Consigne 1: Recopiez mot pour mot, dans l'extrait sur l'égalité professionnelle, tout le passage allant de « 4. La loi du » jusqu'à « de les atteindre. ».
Consigne 2: D'après l'extrait sur l'égalité professionnelle, pourquoi la loi du 13 juillet 1983 insère-t-elle d'autres dispositions dans le code du travail ? Répondez en une à trois phrases.

---------- Extrait ----------

D'une certaine façon, la loi du 13 juillet 1983 ajoute encore à l'édifice déjà bâti aux termes de la loi du 22 décembre 1972. Pourtant, comme en est bien consciente alors la rapporteure dans le rapport précité de 1982, « il ne faut cependant pas oublier qu'en pareille matière la sociologie, la psychologie et l'incitation ont au moins autant d'importance que l'édiction de normes juridiques (...) ».

Il faut noter que cette loi insère par ailleurs d'autres dispositions dans le code du travail (en particulier l'article L. 123-1 actuel), dans la mesure où elle procède également à la transposition de la directive 76/207 du 9 février 1976 relative à la mise en œuvre du principe de l'égalité de traitement entre hommes et femmes en ce qui concerne l'accès à l'emploi, à la formation et à la promotion professionnelles, et les conditions de travail. Mais ces dispositions concernent de façon générale l'égalité professionnelle entre les femmes et les hommes, plus que l'égalité salariale entendue au sens strict.

En 2001, deux lois de caractère plus général sont intervenues en matière d'égalité professionnelle.

4. La loi du 9 mai 2001 relative à l'égalité professionnelle entre les femmes et les hommes

a) Le dispositif de la loi

On ne reviendra ici que sur les principales dispositions de la loi, rappelées ci-après.

- La loi du 9 mai 2001 rend obligatoire la négociation collective sur l'égalité professionnelle au niveau de l'entreprise : l'employeur doit engager une négociation annuelle sur les objectifs en matière d'égalité professionnelle entre les hommes et les femmes dans l'entreprise et sur les mesures permettant de les atteindre.

Cette négociation s'ouvre à partir du rapport annuel de situation comparée des conditions générales d'emploi et de formation des femmes et des hommes dans l'entreprise, remis par le chef d'entreprise au comité d'entreprise ou, à défaut, aux délégués du personnel - rapport dont il est précisé qu'il est établi sur la base d'indicateurs pertinents, reposant notamment sur des éléments chiffrés.

L'employeur qui se soustrait à ces obligations est passible de sanctions pénales (en application des règles relatives au « délit d'entrave »).

En outre, la loi a intégré dans la négociation annuelle obligatoire prévue à l'article L. 132-27 du code du travail l'objectif d'égalité professionnelle entre les hommes et les femmes.

Au niveau de la branche, une négociation doit désormais également porter, tous les trois ans, sur les mesures tendant à assurer l'égalité professionnelle entre les femmes et les hommes et sur les mesures de rattrapage tendant à remédier aux inégalités constatées, notamment pour ce qui concerne les conditions d'accès à l'emploi, à la formation et à la promotion professionnelle et pour ce qui est des conditions de travail et d'emploi.

---------- Données fournies ----------

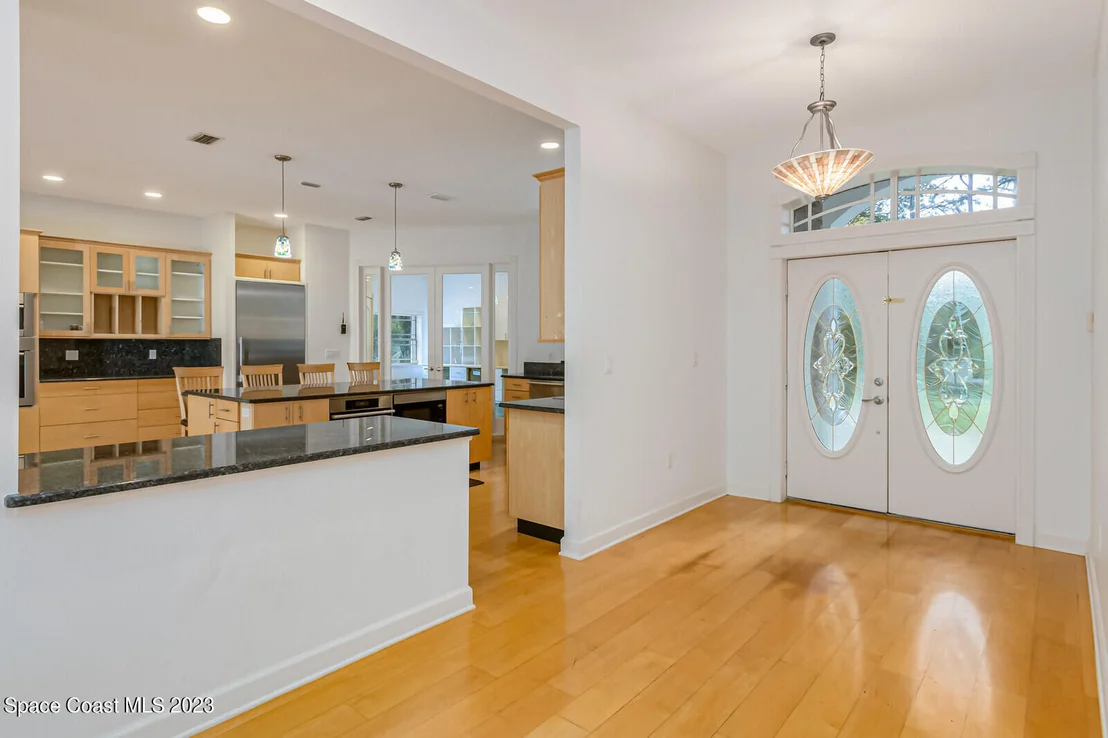 Photo of 2880 Grant Road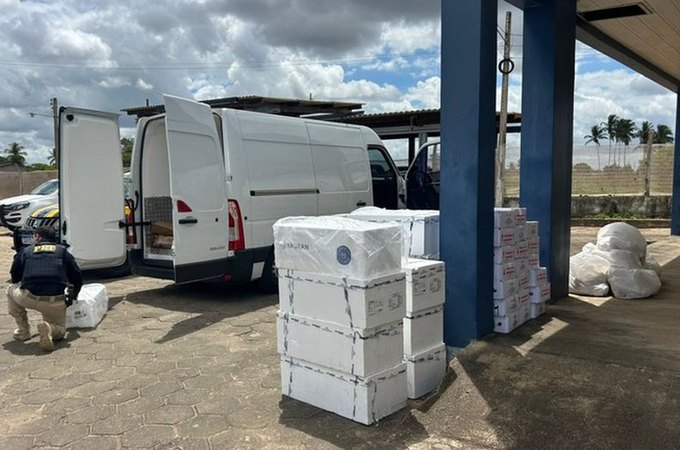 Polícia apreende mais de 1 tonelada de mercadoria sem comprovação fiscal, em São Sebastião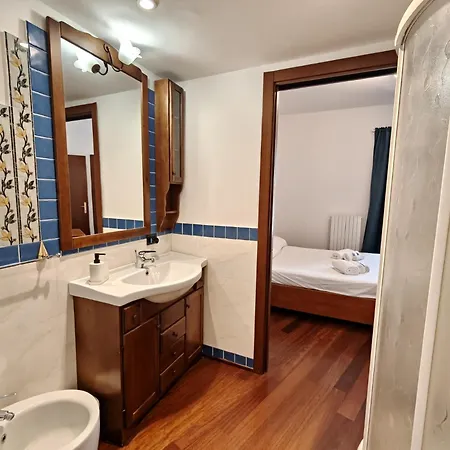 Center Urban Apt, Ac, Wifi, Metro M3 Duomo 아파트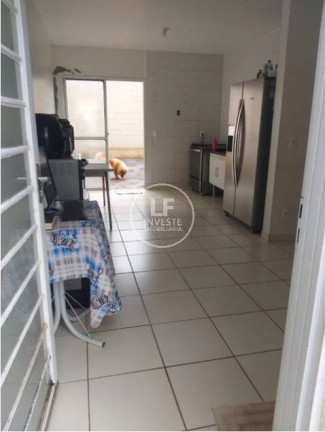 Imagem Casa de Condomínio com 2 Quartos à Venda, 180 m² em Parque Maracanã - Goiânia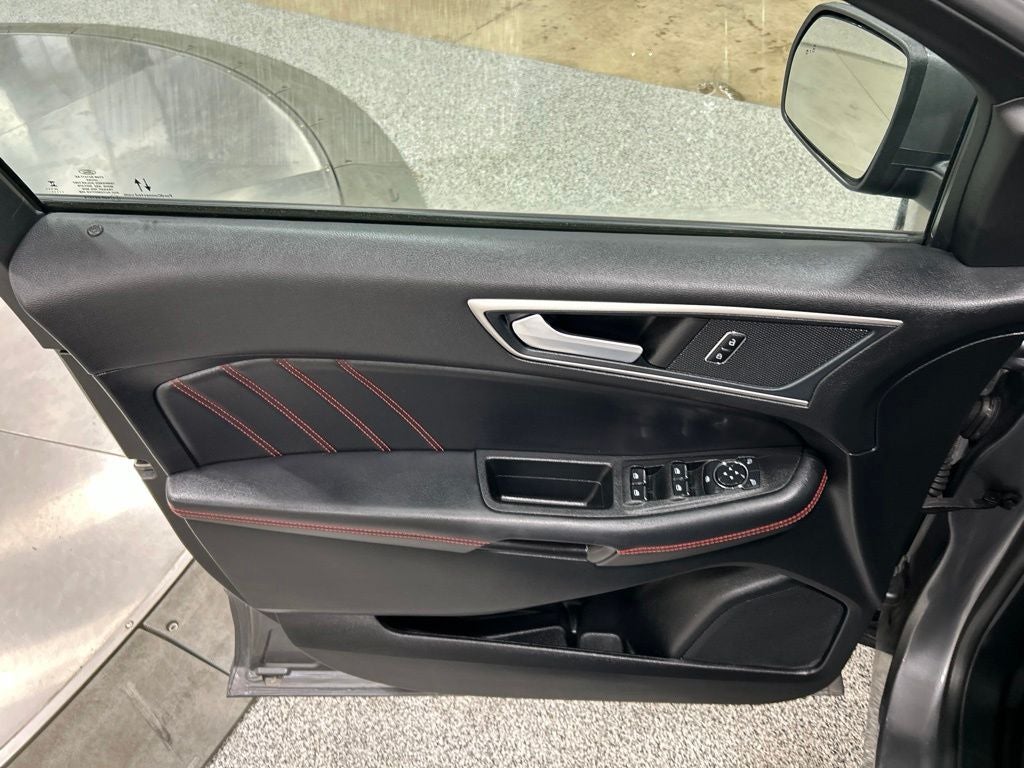 2024 Ford Edge ST Line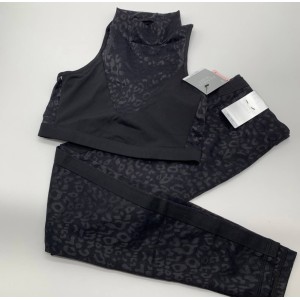 Набор для спорта Victoria Sport Bra Set & High-rise Leopard Tight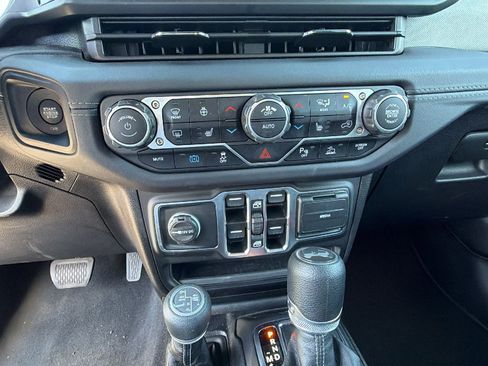 Used 2025 Jeep Wrangler Unlimited Sahara w/ Safety Group AWD/4WD image 32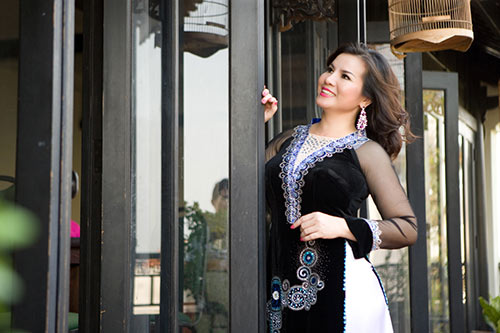 TS Kim Hồng xuống phố cùng phu quân - 11
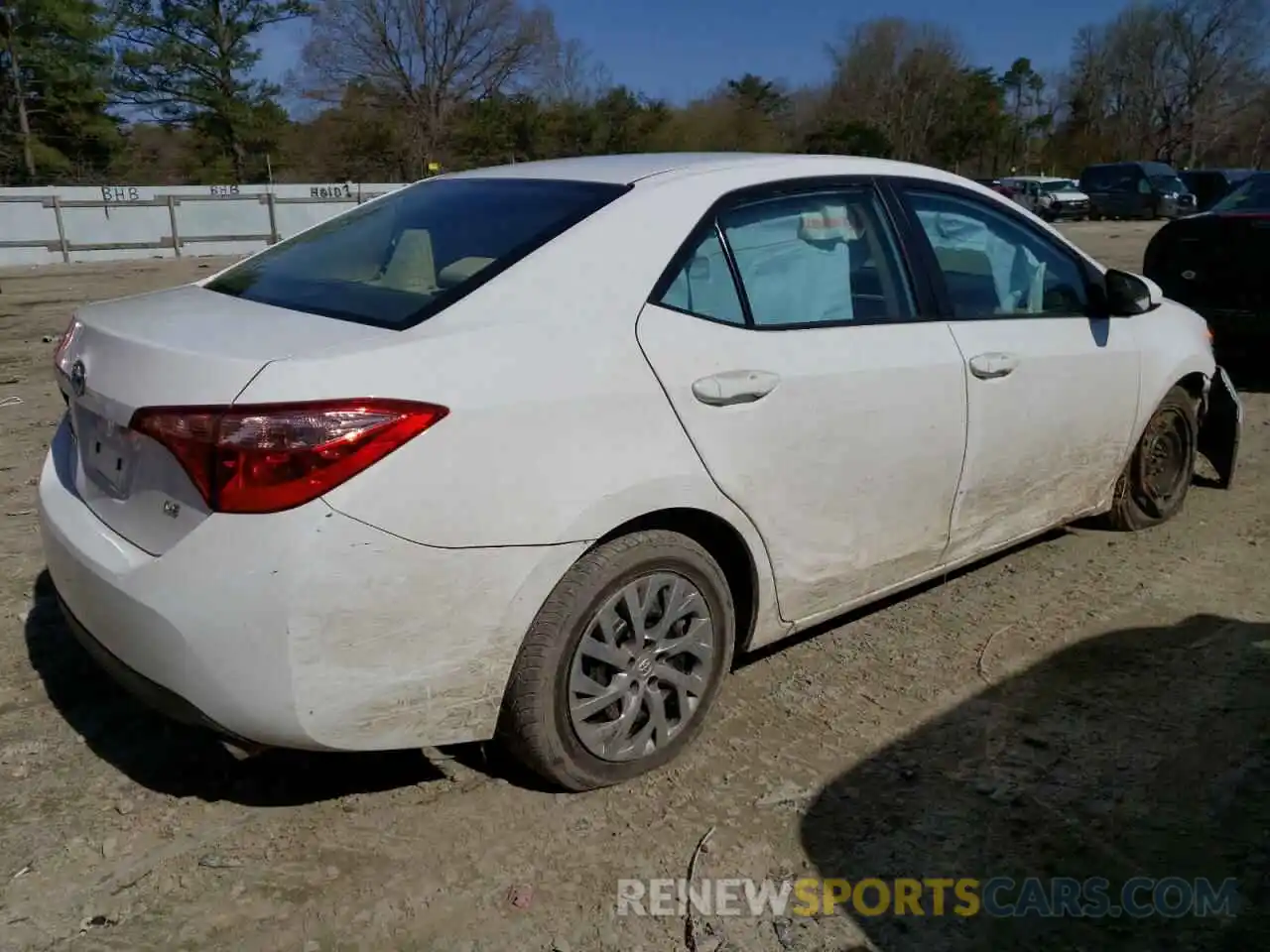 4 Photograph of a damaged car 2T1BURHE2KC187817 TOYOTA COROLLA 2019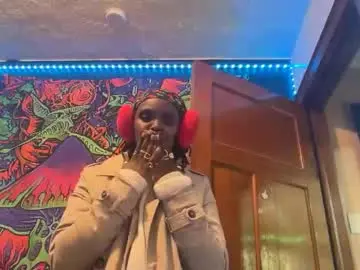 Chaturbate Sex Cam of kinkycoupleinteracial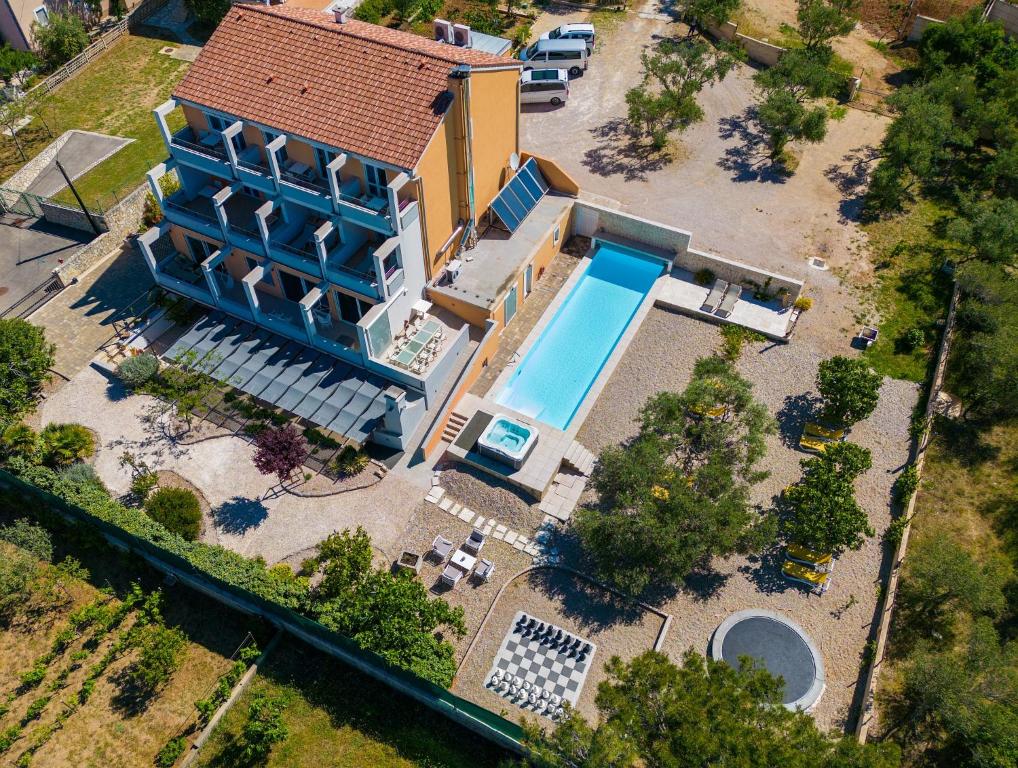 z góry widok na dom z basenem w obiekcie Villa Sunce w mieście Punat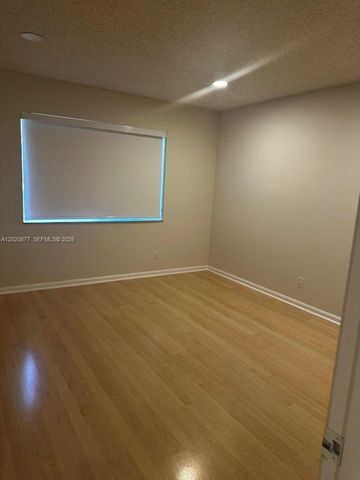 1200 NW 101st Ave, Plantation, FL 33322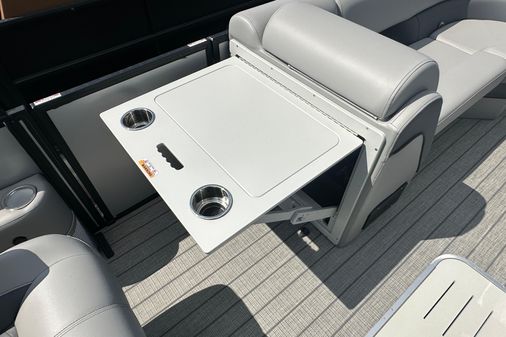 Bentley-pontoons 223-ELITE-SWINGBACK image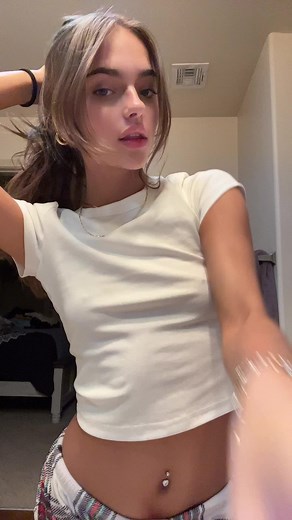 kinsley wyatt (@thekinsleywyatt1)’s video of kinsley wyatt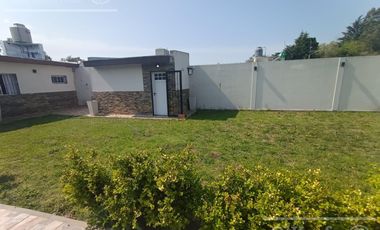 Casa  en Venta sobre lote de 318 m2 en Aromos del Pato - Berazategui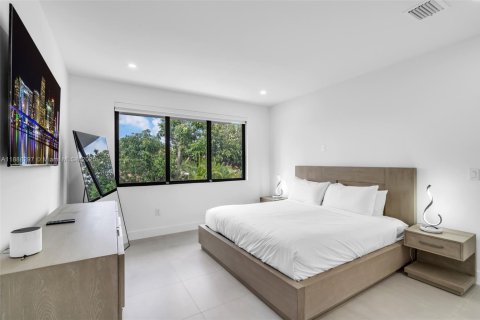 Adosado en alquiler en Miami, Florida, 3 dormitorios, 185.8 m2 № 1939064 - foto 12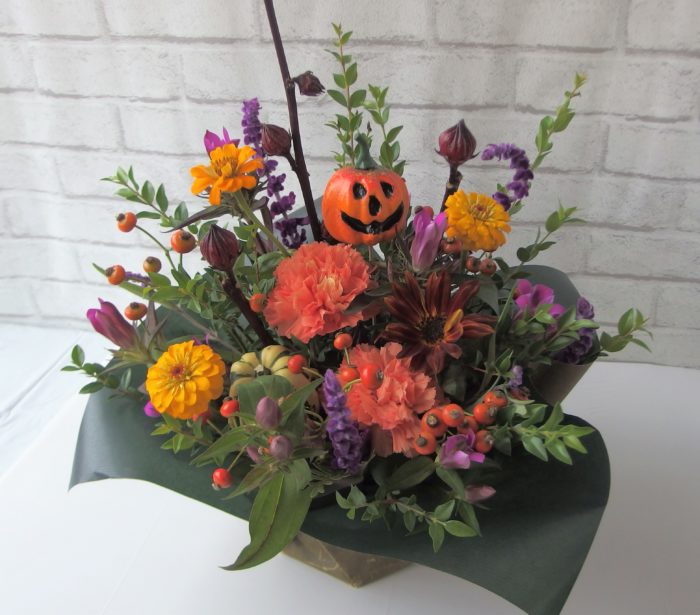 クラウンが輝く パンプキン パフェ ハロウィンアレンジメント アーティフィシャルフラワー R&yF71iichi日々の暮らしを心地よくするハンドメイドやアンティークのマーケットプレイス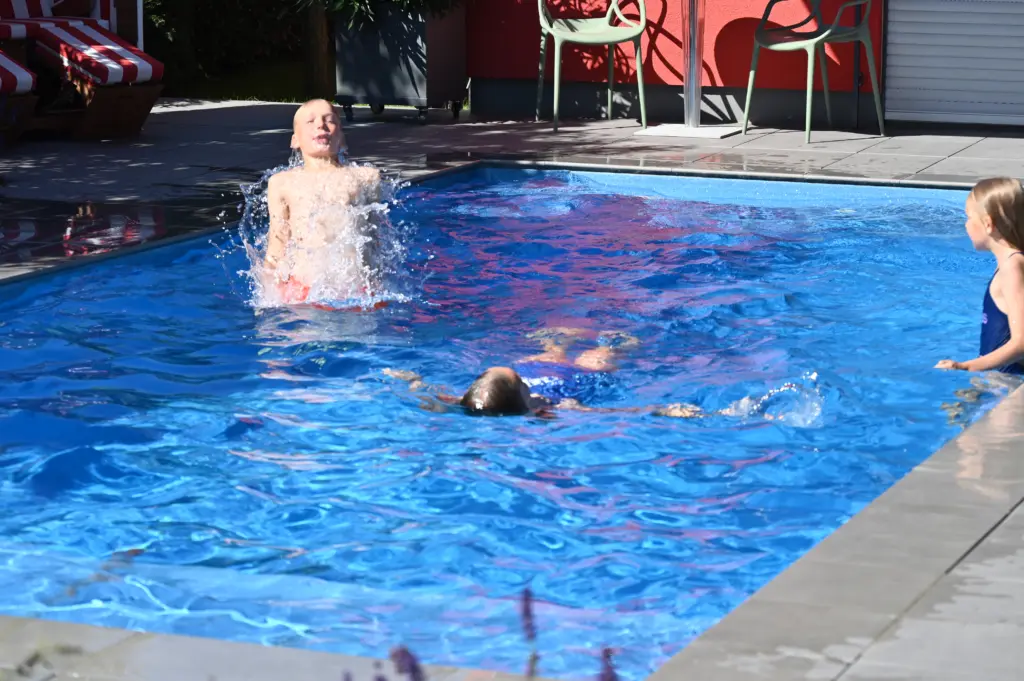 Swimmingpool mit Sitzbänken und Sichtschutz
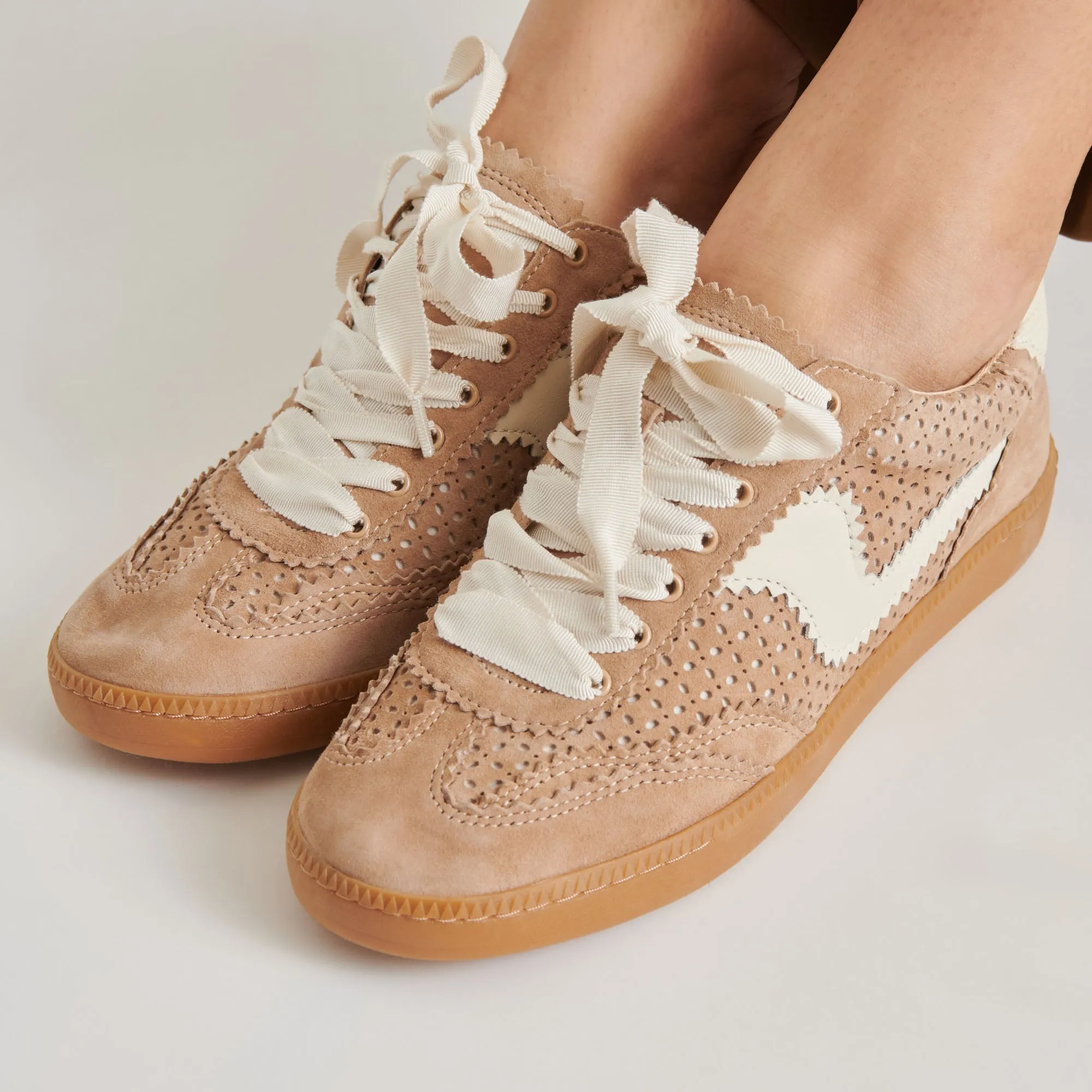 Runner's Choice Easy Go NOTICE EYELET PERF SNEAKERS CAMEL SUEDE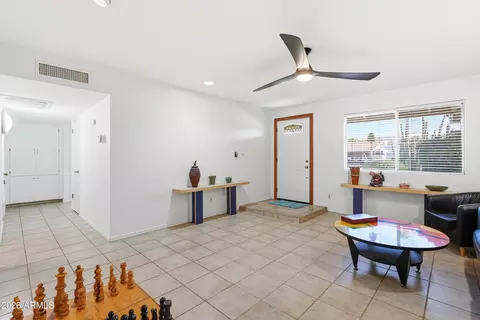 3830 E Shangri La Rd, Phoenix, AZ 85028 photo 6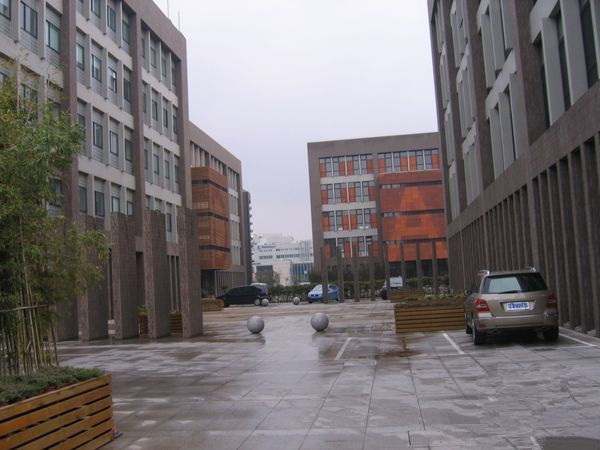 张江南，康桥工业园7千平实验室出租，底楼1500平研发试验等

----------

Réponse 1:
4. La loi du 9 mai 2001 relative à l'égalité professionnelle entre les femmes et les hommes

a) Le dispositif de la loi

On ne reviendra ici que sur les principales dispositions de la loi, rappelées ci-après.

- La loi du 9 mai 2001 rend obligatoire la négociation collective sur l'égalité professionnelle au niveau de l'entreprise : l'employeur doit engager une négociation annuelle sur les objectifs en matière d'égalité professionnelle entre les hommes et les femmes dans l'entreprise et sur les mesures permettant de les atteindre.

Réponse 2: La loi du 13 juillet 1983 insère d'autres dispositions dans le code du travail, notamment l'actuel article L. 123-1, parce qu'elle transpose aussi la directive 76/207 du 9 février 1976. Cette directive porte sur l'égalité de traitement entre hommes et femmes pour l'accès à l'emploi, à la formation et à la promotion professionnelles, ainsi que pour les conditions de travail.